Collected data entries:
[Start of section]

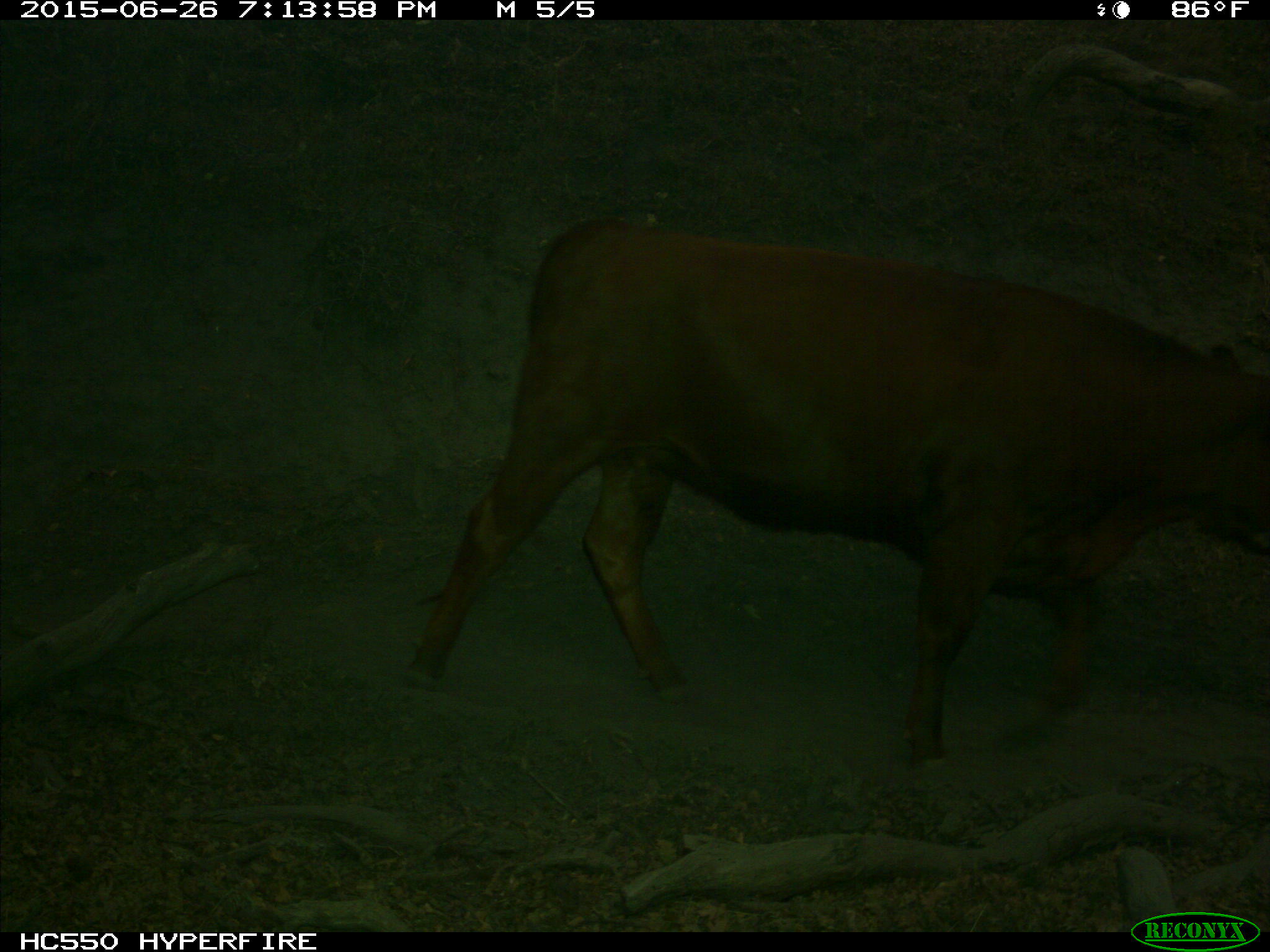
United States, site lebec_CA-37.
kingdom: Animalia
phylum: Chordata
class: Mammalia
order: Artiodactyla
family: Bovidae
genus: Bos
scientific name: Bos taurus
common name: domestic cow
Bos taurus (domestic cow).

[End of section]
[Start of section]

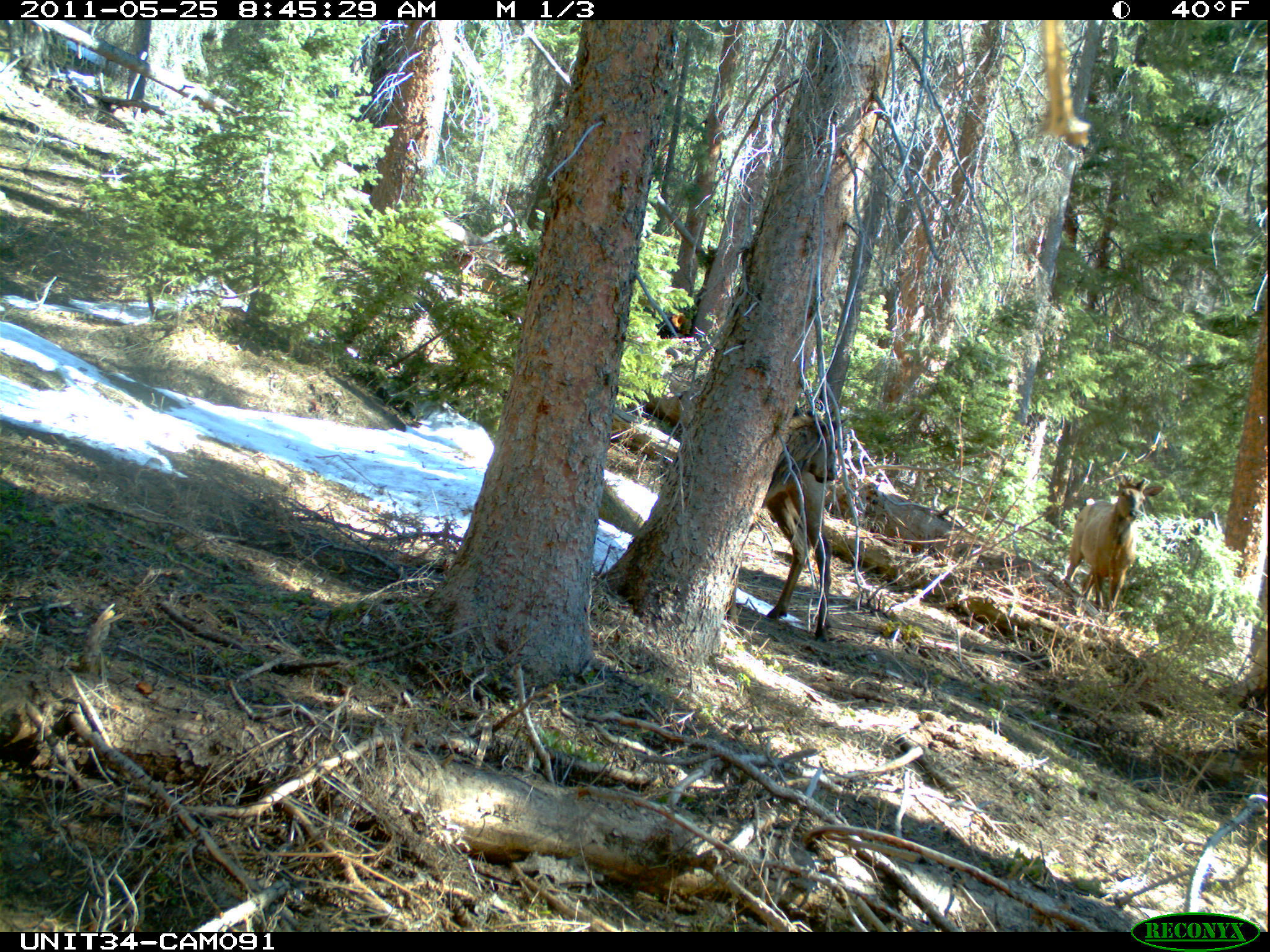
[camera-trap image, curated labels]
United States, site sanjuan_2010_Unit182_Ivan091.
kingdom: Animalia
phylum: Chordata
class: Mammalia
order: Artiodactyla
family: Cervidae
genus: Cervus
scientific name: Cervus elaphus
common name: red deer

[End of section]

How to complete this task: Check each line of the entries above, and show every one holding the word "States".

Task result:
United States, site lebec_CA-37.
United States, site sanjuan_2010_Unit182_Ivan091.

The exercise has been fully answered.